While large language models have become the prevailing approach for agentic reasoning and planning, their success in symbolic domains does not readily translate to the physical world. Spatial intelligence, the ability to perceive 3D structure, reason about object relationships, and act under physical constraints, is an orthogonal capability that proves important for embodied agents. Existing surveys address either agentic architectures or spatial domains in isolation. None provide a unified framework connecting these complementary capabilities. This paper bridges that gap. Through a thorough review of over 2,000 papers, citing 742 works from top-tier venues, we introduce a unified three-axis taxonomy connecting agentic capabilities with spatial tasks across scales. Crucially, we distinguish spatial grounding (metric understanding of geometry and physics) from symbolic grounding (associating images with text), arguing that perception alone does not confer agency.
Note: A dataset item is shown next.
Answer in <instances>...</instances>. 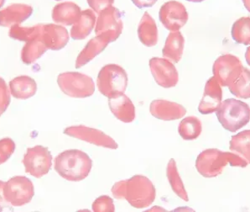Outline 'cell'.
<instances>
[{"label":"cell","mask_w":250,"mask_h":212,"mask_svg":"<svg viewBox=\"0 0 250 212\" xmlns=\"http://www.w3.org/2000/svg\"><path fill=\"white\" fill-rule=\"evenodd\" d=\"M99 92L108 99L125 94L128 86V75L122 67L107 64L103 67L97 81Z\"/></svg>","instance_id":"cell-5"},{"label":"cell","mask_w":250,"mask_h":212,"mask_svg":"<svg viewBox=\"0 0 250 212\" xmlns=\"http://www.w3.org/2000/svg\"><path fill=\"white\" fill-rule=\"evenodd\" d=\"M15 141L11 138L0 140V165L8 161L15 151Z\"/></svg>","instance_id":"cell-32"},{"label":"cell","mask_w":250,"mask_h":212,"mask_svg":"<svg viewBox=\"0 0 250 212\" xmlns=\"http://www.w3.org/2000/svg\"><path fill=\"white\" fill-rule=\"evenodd\" d=\"M185 39L180 31L170 32L167 36L162 55L166 59L177 63L182 59L184 51Z\"/></svg>","instance_id":"cell-24"},{"label":"cell","mask_w":250,"mask_h":212,"mask_svg":"<svg viewBox=\"0 0 250 212\" xmlns=\"http://www.w3.org/2000/svg\"><path fill=\"white\" fill-rule=\"evenodd\" d=\"M159 18L166 29L174 32L178 31L188 23V13L182 3L169 1L161 7Z\"/></svg>","instance_id":"cell-12"},{"label":"cell","mask_w":250,"mask_h":212,"mask_svg":"<svg viewBox=\"0 0 250 212\" xmlns=\"http://www.w3.org/2000/svg\"><path fill=\"white\" fill-rule=\"evenodd\" d=\"M243 3H244V7L250 13V0H243Z\"/></svg>","instance_id":"cell-40"},{"label":"cell","mask_w":250,"mask_h":212,"mask_svg":"<svg viewBox=\"0 0 250 212\" xmlns=\"http://www.w3.org/2000/svg\"><path fill=\"white\" fill-rule=\"evenodd\" d=\"M82 10L73 2L58 3L52 10V19L57 24L73 25L80 19Z\"/></svg>","instance_id":"cell-20"},{"label":"cell","mask_w":250,"mask_h":212,"mask_svg":"<svg viewBox=\"0 0 250 212\" xmlns=\"http://www.w3.org/2000/svg\"><path fill=\"white\" fill-rule=\"evenodd\" d=\"M149 111L153 117L162 120H176L182 118L187 113V110L182 105L166 99L152 101Z\"/></svg>","instance_id":"cell-15"},{"label":"cell","mask_w":250,"mask_h":212,"mask_svg":"<svg viewBox=\"0 0 250 212\" xmlns=\"http://www.w3.org/2000/svg\"><path fill=\"white\" fill-rule=\"evenodd\" d=\"M23 164L25 172L40 179L49 173L52 165V156L47 147L36 146L30 147L24 154Z\"/></svg>","instance_id":"cell-8"},{"label":"cell","mask_w":250,"mask_h":212,"mask_svg":"<svg viewBox=\"0 0 250 212\" xmlns=\"http://www.w3.org/2000/svg\"><path fill=\"white\" fill-rule=\"evenodd\" d=\"M230 92L240 99L250 98V70L243 68L241 73L229 87Z\"/></svg>","instance_id":"cell-29"},{"label":"cell","mask_w":250,"mask_h":212,"mask_svg":"<svg viewBox=\"0 0 250 212\" xmlns=\"http://www.w3.org/2000/svg\"><path fill=\"white\" fill-rule=\"evenodd\" d=\"M57 84L63 93L72 98H87L95 92L93 79L81 72H62L57 77Z\"/></svg>","instance_id":"cell-6"},{"label":"cell","mask_w":250,"mask_h":212,"mask_svg":"<svg viewBox=\"0 0 250 212\" xmlns=\"http://www.w3.org/2000/svg\"><path fill=\"white\" fill-rule=\"evenodd\" d=\"M167 179L170 182V186L174 193L185 201H188V192L186 191L184 185L180 177L175 159H171L168 163L167 169Z\"/></svg>","instance_id":"cell-28"},{"label":"cell","mask_w":250,"mask_h":212,"mask_svg":"<svg viewBox=\"0 0 250 212\" xmlns=\"http://www.w3.org/2000/svg\"><path fill=\"white\" fill-rule=\"evenodd\" d=\"M232 39L242 45H250V17H242L232 24Z\"/></svg>","instance_id":"cell-30"},{"label":"cell","mask_w":250,"mask_h":212,"mask_svg":"<svg viewBox=\"0 0 250 212\" xmlns=\"http://www.w3.org/2000/svg\"><path fill=\"white\" fill-rule=\"evenodd\" d=\"M228 165L245 167L248 166V162L237 153L211 148L200 153L196 161V168L205 178H215L223 173Z\"/></svg>","instance_id":"cell-2"},{"label":"cell","mask_w":250,"mask_h":212,"mask_svg":"<svg viewBox=\"0 0 250 212\" xmlns=\"http://www.w3.org/2000/svg\"><path fill=\"white\" fill-rule=\"evenodd\" d=\"M111 190L115 199H125V180L116 183Z\"/></svg>","instance_id":"cell-36"},{"label":"cell","mask_w":250,"mask_h":212,"mask_svg":"<svg viewBox=\"0 0 250 212\" xmlns=\"http://www.w3.org/2000/svg\"><path fill=\"white\" fill-rule=\"evenodd\" d=\"M42 30L43 24H41L39 30L27 41L21 51V60L26 65L36 62L48 50L42 40Z\"/></svg>","instance_id":"cell-18"},{"label":"cell","mask_w":250,"mask_h":212,"mask_svg":"<svg viewBox=\"0 0 250 212\" xmlns=\"http://www.w3.org/2000/svg\"><path fill=\"white\" fill-rule=\"evenodd\" d=\"M35 195L33 183L24 176H15L3 186V196L7 203L15 207L30 203Z\"/></svg>","instance_id":"cell-7"},{"label":"cell","mask_w":250,"mask_h":212,"mask_svg":"<svg viewBox=\"0 0 250 212\" xmlns=\"http://www.w3.org/2000/svg\"><path fill=\"white\" fill-rule=\"evenodd\" d=\"M108 105L110 111L117 119L122 122L131 123L135 119V108L131 99L125 94L115 98L108 99Z\"/></svg>","instance_id":"cell-19"},{"label":"cell","mask_w":250,"mask_h":212,"mask_svg":"<svg viewBox=\"0 0 250 212\" xmlns=\"http://www.w3.org/2000/svg\"><path fill=\"white\" fill-rule=\"evenodd\" d=\"M230 150L250 164V130L232 136L230 141Z\"/></svg>","instance_id":"cell-26"},{"label":"cell","mask_w":250,"mask_h":212,"mask_svg":"<svg viewBox=\"0 0 250 212\" xmlns=\"http://www.w3.org/2000/svg\"><path fill=\"white\" fill-rule=\"evenodd\" d=\"M41 24H36L31 27L21 26L20 24L13 25L9 30V37L20 42H26L39 30Z\"/></svg>","instance_id":"cell-31"},{"label":"cell","mask_w":250,"mask_h":212,"mask_svg":"<svg viewBox=\"0 0 250 212\" xmlns=\"http://www.w3.org/2000/svg\"><path fill=\"white\" fill-rule=\"evenodd\" d=\"M92 211L94 212H113L115 207L112 198L107 195H102L96 199L92 204Z\"/></svg>","instance_id":"cell-33"},{"label":"cell","mask_w":250,"mask_h":212,"mask_svg":"<svg viewBox=\"0 0 250 212\" xmlns=\"http://www.w3.org/2000/svg\"><path fill=\"white\" fill-rule=\"evenodd\" d=\"M10 93L17 99H28L33 97L37 91L35 79L29 76H19L9 82Z\"/></svg>","instance_id":"cell-22"},{"label":"cell","mask_w":250,"mask_h":212,"mask_svg":"<svg viewBox=\"0 0 250 212\" xmlns=\"http://www.w3.org/2000/svg\"><path fill=\"white\" fill-rule=\"evenodd\" d=\"M155 188L151 181L143 175H135L125 180V199L137 209L149 207L155 201Z\"/></svg>","instance_id":"cell-4"},{"label":"cell","mask_w":250,"mask_h":212,"mask_svg":"<svg viewBox=\"0 0 250 212\" xmlns=\"http://www.w3.org/2000/svg\"><path fill=\"white\" fill-rule=\"evenodd\" d=\"M92 167V159L81 150H66L55 159V170L60 176L71 182L86 179Z\"/></svg>","instance_id":"cell-1"},{"label":"cell","mask_w":250,"mask_h":212,"mask_svg":"<svg viewBox=\"0 0 250 212\" xmlns=\"http://www.w3.org/2000/svg\"><path fill=\"white\" fill-rule=\"evenodd\" d=\"M110 43L109 40L104 36H96L90 40L83 50L81 51L76 61V69H80L99 56Z\"/></svg>","instance_id":"cell-21"},{"label":"cell","mask_w":250,"mask_h":212,"mask_svg":"<svg viewBox=\"0 0 250 212\" xmlns=\"http://www.w3.org/2000/svg\"><path fill=\"white\" fill-rule=\"evenodd\" d=\"M203 131V125L197 117H188L182 119L178 126V132L182 139L191 141L197 139Z\"/></svg>","instance_id":"cell-27"},{"label":"cell","mask_w":250,"mask_h":212,"mask_svg":"<svg viewBox=\"0 0 250 212\" xmlns=\"http://www.w3.org/2000/svg\"><path fill=\"white\" fill-rule=\"evenodd\" d=\"M131 1L135 6H137L140 9H144V8H149L155 5L158 0H131Z\"/></svg>","instance_id":"cell-37"},{"label":"cell","mask_w":250,"mask_h":212,"mask_svg":"<svg viewBox=\"0 0 250 212\" xmlns=\"http://www.w3.org/2000/svg\"><path fill=\"white\" fill-rule=\"evenodd\" d=\"M5 183L3 182L0 180V212H2L3 209V207L5 206L4 202L6 201L3 196V186H4Z\"/></svg>","instance_id":"cell-38"},{"label":"cell","mask_w":250,"mask_h":212,"mask_svg":"<svg viewBox=\"0 0 250 212\" xmlns=\"http://www.w3.org/2000/svg\"><path fill=\"white\" fill-rule=\"evenodd\" d=\"M244 66L238 57L232 54H225L215 61L213 77L221 86L229 87L239 77Z\"/></svg>","instance_id":"cell-10"},{"label":"cell","mask_w":250,"mask_h":212,"mask_svg":"<svg viewBox=\"0 0 250 212\" xmlns=\"http://www.w3.org/2000/svg\"><path fill=\"white\" fill-rule=\"evenodd\" d=\"M245 59H246L248 65H250V47L247 48V51H246V53H245Z\"/></svg>","instance_id":"cell-39"},{"label":"cell","mask_w":250,"mask_h":212,"mask_svg":"<svg viewBox=\"0 0 250 212\" xmlns=\"http://www.w3.org/2000/svg\"><path fill=\"white\" fill-rule=\"evenodd\" d=\"M91 9L99 15L100 13L108 6L113 5L114 0H86Z\"/></svg>","instance_id":"cell-35"},{"label":"cell","mask_w":250,"mask_h":212,"mask_svg":"<svg viewBox=\"0 0 250 212\" xmlns=\"http://www.w3.org/2000/svg\"><path fill=\"white\" fill-rule=\"evenodd\" d=\"M149 69L156 84L162 88L170 89L178 84V72L169 60L153 57L149 60Z\"/></svg>","instance_id":"cell-13"},{"label":"cell","mask_w":250,"mask_h":212,"mask_svg":"<svg viewBox=\"0 0 250 212\" xmlns=\"http://www.w3.org/2000/svg\"><path fill=\"white\" fill-rule=\"evenodd\" d=\"M4 3H5V0H0V9L3 6Z\"/></svg>","instance_id":"cell-42"},{"label":"cell","mask_w":250,"mask_h":212,"mask_svg":"<svg viewBox=\"0 0 250 212\" xmlns=\"http://www.w3.org/2000/svg\"><path fill=\"white\" fill-rule=\"evenodd\" d=\"M138 36L141 43L146 47H155L158 42V29L155 20L149 13L144 14L138 26Z\"/></svg>","instance_id":"cell-23"},{"label":"cell","mask_w":250,"mask_h":212,"mask_svg":"<svg viewBox=\"0 0 250 212\" xmlns=\"http://www.w3.org/2000/svg\"><path fill=\"white\" fill-rule=\"evenodd\" d=\"M42 40L48 50L59 51L68 43V31L65 27L57 24H43Z\"/></svg>","instance_id":"cell-16"},{"label":"cell","mask_w":250,"mask_h":212,"mask_svg":"<svg viewBox=\"0 0 250 212\" xmlns=\"http://www.w3.org/2000/svg\"><path fill=\"white\" fill-rule=\"evenodd\" d=\"M216 115L225 130L235 132L250 122V107L238 99H228L222 102Z\"/></svg>","instance_id":"cell-3"},{"label":"cell","mask_w":250,"mask_h":212,"mask_svg":"<svg viewBox=\"0 0 250 212\" xmlns=\"http://www.w3.org/2000/svg\"><path fill=\"white\" fill-rule=\"evenodd\" d=\"M188 2H193V3H201V2H203V1H205V0H187Z\"/></svg>","instance_id":"cell-41"},{"label":"cell","mask_w":250,"mask_h":212,"mask_svg":"<svg viewBox=\"0 0 250 212\" xmlns=\"http://www.w3.org/2000/svg\"><path fill=\"white\" fill-rule=\"evenodd\" d=\"M64 133L69 137L84 141L95 146L114 150L119 147L116 141L104 132L83 125L67 127L64 130Z\"/></svg>","instance_id":"cell-11"},{"label":"cell","mask_w":250,"mask_h":212,"mask_svg":"<svg viewBox=\"0 0 250 212\" xmlns=\"http://www.w3.org/2000/svg\"><path fill=\"white\" fill-rule=\"evenodd\" d=\"M33 8L24 3H13L0 11V26L10 27L20 24L30 18Z\"/></svg>","instance_id":"cell-17"},{"label":"cell","mask_w":250,"mask_h":212,"mask_svg":"<svg viewBox=\"0 0 250 212\" xmlns=\"http://www.w3.org/2000/svg\"><path fill=\"white\" fill-rule=\"evenodd\" d=\"M223 100V90L214 77L209 78L206 83L204 94L199 106L198 111L203 115L213 113L220 107Z\"/></svg>","instance_id":"cell-14"},{"label":"cell","mask_w":250,"mask_h":212,"mask_svg":"<svg viewBox=\"0 0 250 212\" xmlns=\"http://www.w3.org/2000/svg\"><path fill=\"white\" fill-rule=\"evenodd\" d=\"M97 19L95 12L92 9H85L82 11L81 17L72 27L71 37L73 40L86 39L95 27Z\"/></svg>","instance_id":"cell-25"},{"label":"cell","mask_w":250,"mask_h":212,"mask_svg":"<svg viewBox=\"0 0 250 212\" xmlns=\"http://www.w3.org/2000/svg\"><path fill=\"white\" fill-rule=\"evenodd\" d=\"M10 91L3 78L0 77V117L3 115L9 106L11 98Z\"/></svg>","instance_id":"cell-34"},{"label":"cell","mask_w":250,"mask_h":212,"mask_svg":"<svg viewBox=\"0 0 250 212\" xmlns=\"http://www.w3.org/2000/svg\"><path fill=\"white\" fill-rule=\"evenodd\" d=\"M56 1H62V0H56Z\"/></svg>","instance_id":"cell-43"},{"label":"cell","mask_w":250,"mask_h":212,"mask_svg":"<svg viewBox=\"0 0 250 212\" xmlns=\"http://www.w3.org/2000/svg\"><path fill=\"white\" fill-rule=\"evenodd\" d=\"M122 15L113 5L104 9L99 15L95 26L96 36H104L109 42H115L122 34Z\"/></svg>","instance_id":"cell-9"}]
</instances>
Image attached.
Our analysis reveals three key findings mapped to these axes: (1) hierarchical memory systems (Capability axis) are important for long-horizon spatial tasks. (2) GNN-LLM integration (Task axis) is a promising approach for structured spatial reasoning. (3) World models (Scale axis) are essential for safe deployment across micro-to-macro spatial scales. We conclude by identifying six grand challenges and outlining directions for future research, including the need for unified evaluation frameworks to standardize cross-domain assessment. This taxonomy provides a foundation for unifying fragmented research efforts and enabling the next generation of spatially-aware autonomous systems in robotics, autonomous vehicles, and geospatial intelligence.

翻译：尽管大型语言模型已成为智能体推理与规划的主流方法，其在符号领域的成功并不能直接迁移到物理世界。空间智能——即感知三维结构、推理物体关系以及在物理约束下行动的能力——是一种正交的能力，被证明对具身智能体至关重要。现有综述要么单独讨论智能体架构，要么单独讨论空间领域，均未提供连接这两种互补能力的统一框架。本文旨在弥合这一鸿沟。通过对超过2000篇论文的系统综述（引用顶级会议/期刊的742篇文献），我们提出了一个连接智能体能力与跨尺度空间任务的统一三维分类体系。关键的是，我们区分了空间基础（对几何与物理的度量理解）与符号基础（将图像与文本关联），论证了仅凭感知并不能赋予智能体行动能力。我们的分析揭示了映射到这三个维度的三项核心发现：（1）分层记忆系统（能力维度）对长时程空间任务至关重要；（2）GNN-LLM融合（任务维度）是结构化空间推理的有效途径；（3）世界模型（尺度维度）对于实现从微观到宏观空间尺度的安全部署不可或缺。最后，我们指出了六大核心挑战并展望了未来研究方向，包括建立统一评估框架以实现跨领域标准化评估的需求。本分类体系为整合碎片化的研究提供了基础，将推动机器人、自动驾驶和地理空间智能等领域下一代空间感知自主系统的发展。